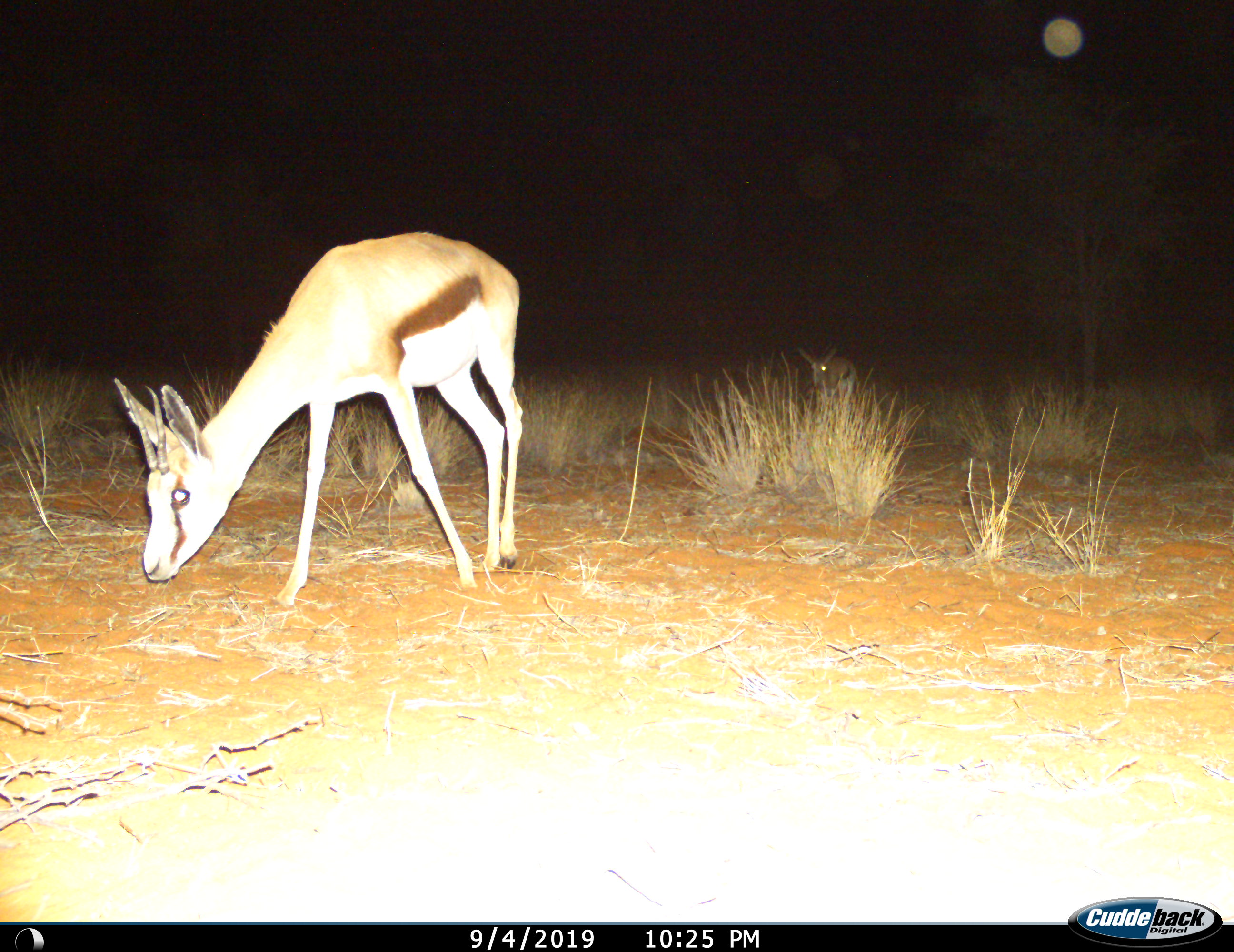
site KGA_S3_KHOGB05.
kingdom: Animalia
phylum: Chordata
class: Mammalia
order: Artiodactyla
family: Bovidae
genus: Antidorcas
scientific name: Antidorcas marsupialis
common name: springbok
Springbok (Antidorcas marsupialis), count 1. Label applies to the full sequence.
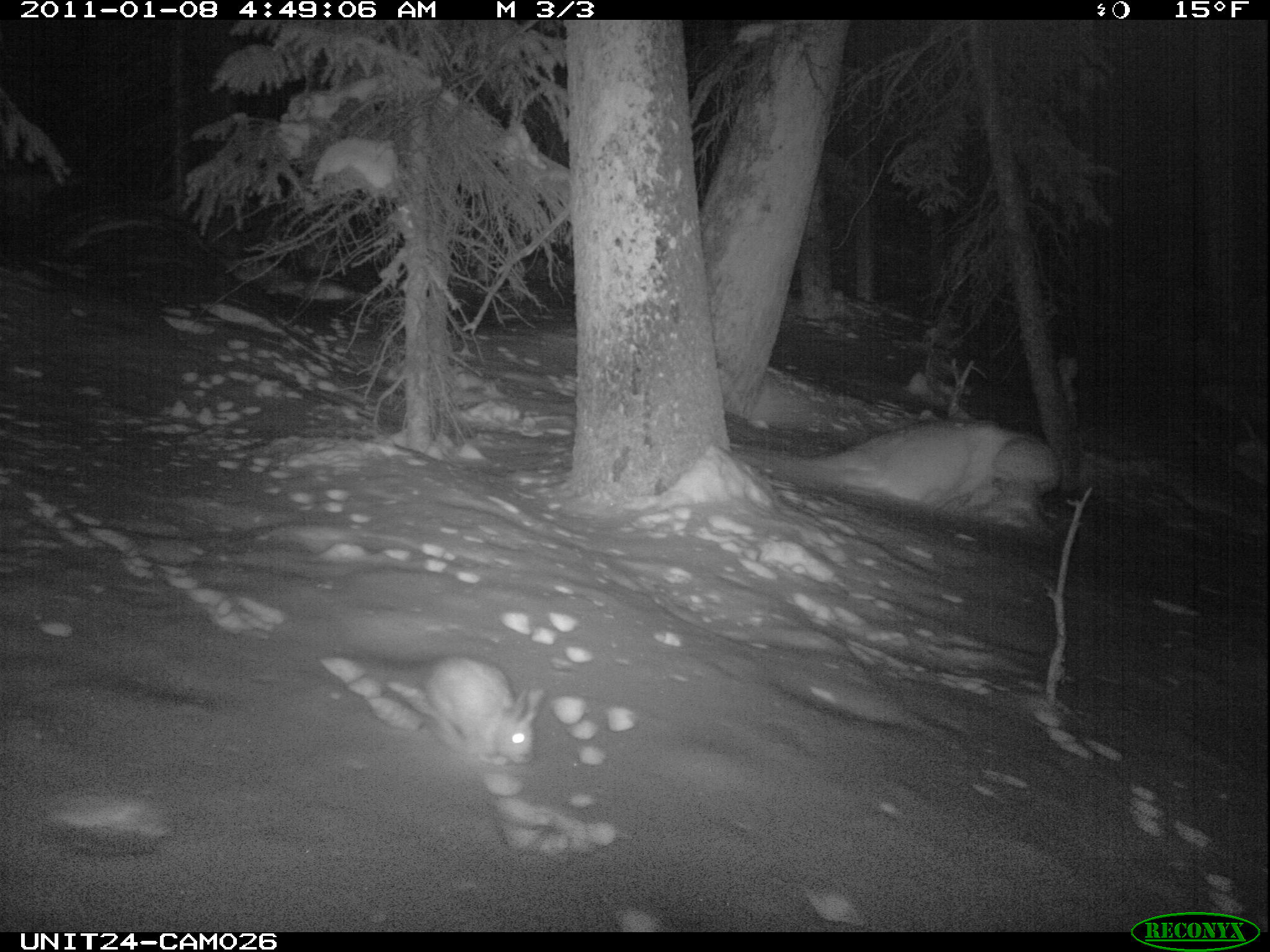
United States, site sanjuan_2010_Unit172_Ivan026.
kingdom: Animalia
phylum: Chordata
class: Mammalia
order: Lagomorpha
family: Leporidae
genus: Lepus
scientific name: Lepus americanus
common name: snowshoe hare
##############################
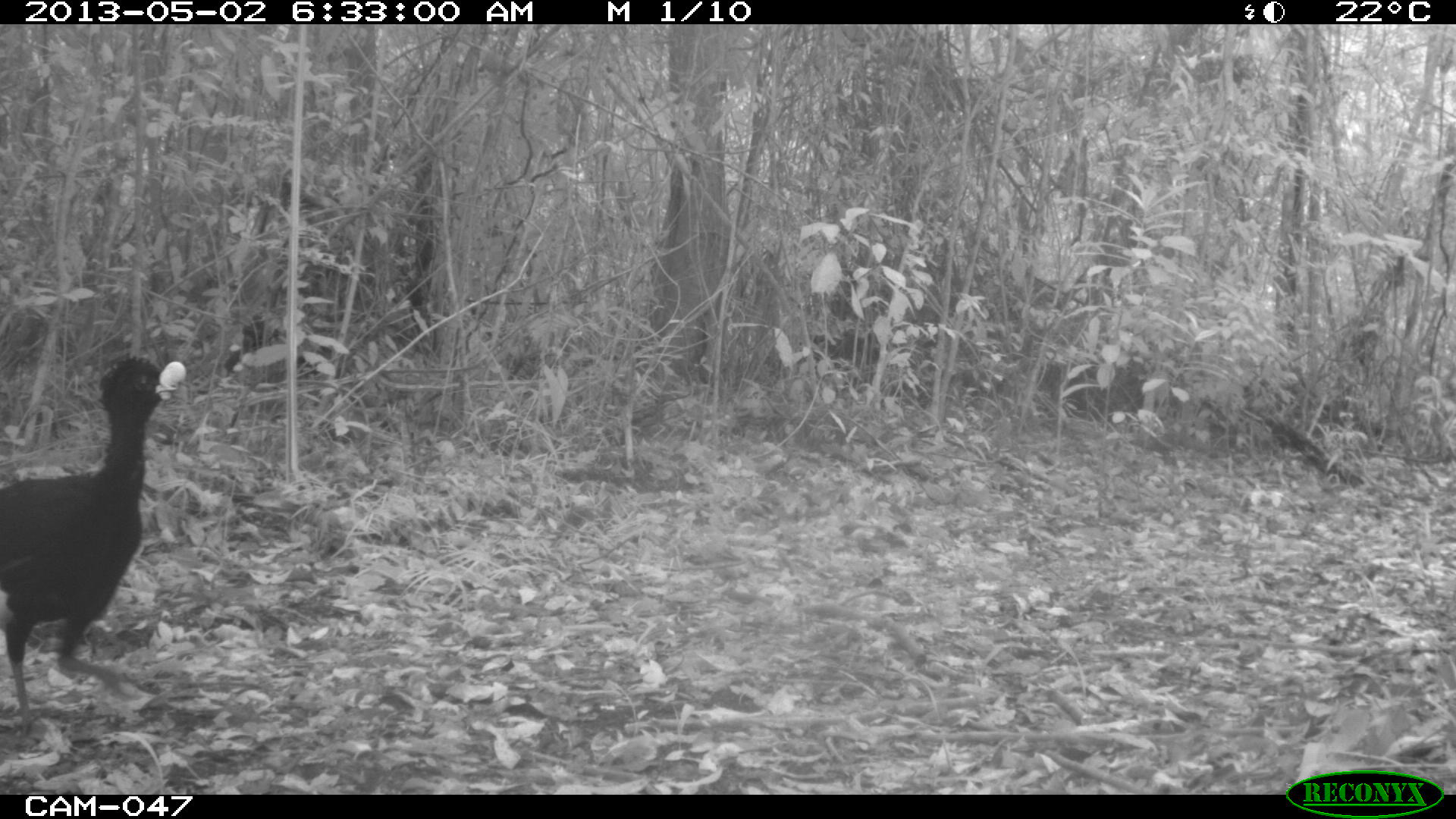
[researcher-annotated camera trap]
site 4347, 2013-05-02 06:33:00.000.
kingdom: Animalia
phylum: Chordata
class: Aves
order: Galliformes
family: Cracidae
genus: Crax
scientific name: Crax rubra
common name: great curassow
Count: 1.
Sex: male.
##############################
> DIRECTIONS FOR THIS TASK
Above are the records; copy exactly the lines from the one with "site KGA_S3_KHOGB05." through the one with "common name: snowshoe hare", including both, and nothing more. Leave out pictures.

> RESULT
site KGA_S3_KHOGB05.
kingdom: Animalia
phylum: Chordata
class: Mammalia
order: Artiodactyla
family: Bovidae
genus: Antidorcas
scientific name: Antidorcas marsupialis
common name: springbok
Springbok (Antidorcas marsupialis), count 1. Label applies to the full sequence.
United States, site sanjuan_2010_Unit172_Ivan026.
kingdom: Animalia
phylum: Chordata
class: Mammalia
order: Lagomorpha
family: Leporidae
genus: Lepus
scientific name: Lepus americanus
common name: snowshoe hare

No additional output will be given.